Prediction of estimate-at-completion for construction projects by ıntegrated adoption of artificial ıntelligence, artificial neural network and optimization algorithm


Tezin Türü: Doktora

Tezin Yürütüldüğü Kurum: Yıldız Teknik Üniversitesi, İnşaat Fakültesi, İnşaat Mühendisliği Bölümü, Türkiye

Tezin Onay Tarihi: 2025

Tezin Dili: İngilizce

Öğrenci: Ahmed Abomahdy

Asıl Danışman (Eş Danışmanlı Tezler İçin): Aslı Pelin Gürgün

Eş Danışman: Cenk Budayan

Açık Arşiv Koleksiyonu: AVESİS Açık Erişim Koleksiyonu

Özet:

In the construction project management industry, determining the final project cost involves considering various influencing factors.

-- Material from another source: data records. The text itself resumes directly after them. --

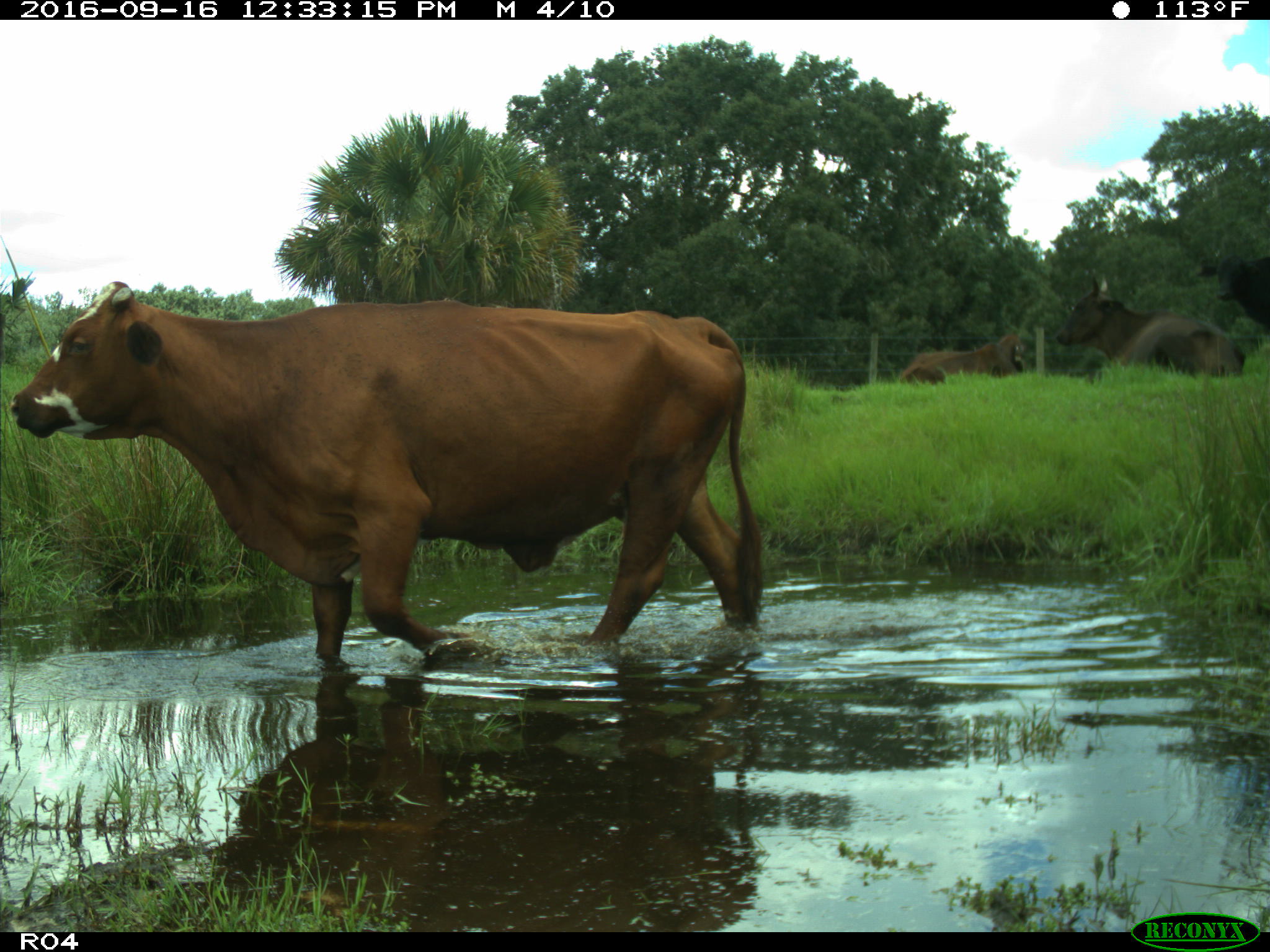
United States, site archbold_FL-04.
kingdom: Animalia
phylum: Chordata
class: Mammalia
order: Artiodactyla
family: Bovidae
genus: Bos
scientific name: Bos taurus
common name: domestic cow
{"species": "Bos taurus (domestic cow)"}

Among the different methods, Estimate at Completion (EAC) stands out as a crucial approach for projecting the project's final cost. The key advantage of EAC lies in its ability to incorporate both the likelihood of project performance and associated risks. Moreover, EAC proves highly beneficial for project managers as it helps identify critical issues throughout the project's progression and enables the determination of appropriate solutions. This study introduces innovative coupled intelligence models, specifically integrating the Firefly Optimization Algorithm (FFA) and the Archimedes Optimization Algorithm (AOA) with Adaptive Neuro-Fuzzy Inference Systems (ANFIS) and Artificial Neural Network (ANN) for modeling project construction estimates at completion. AOA and FFA are utilized to identify significant attributes affecting the EAC which is dependent variable. This approach underscores the efficacy of hybrid models as a novel predictive framework within this domain. A traditional ANN is designed as a benchmark to evaluate the predictive accuracy of the hybrid models. These models are built using historical data from construction projects performed in Taiwan covering the period from 2000 to 2007. The study aims to determine EAC and assess the trend change in the forecast model monitor. The primary objective is to establish a reliable trend of EAC estimates, aiding the construction companies in enhancing project cost control effectiveness. The results highlight that the FFA-ANN model shows superior performance over traditional ANN, ANFIS models and hybridized AOA-ANN, AOA-ANFIS and FFA-ANFIS models.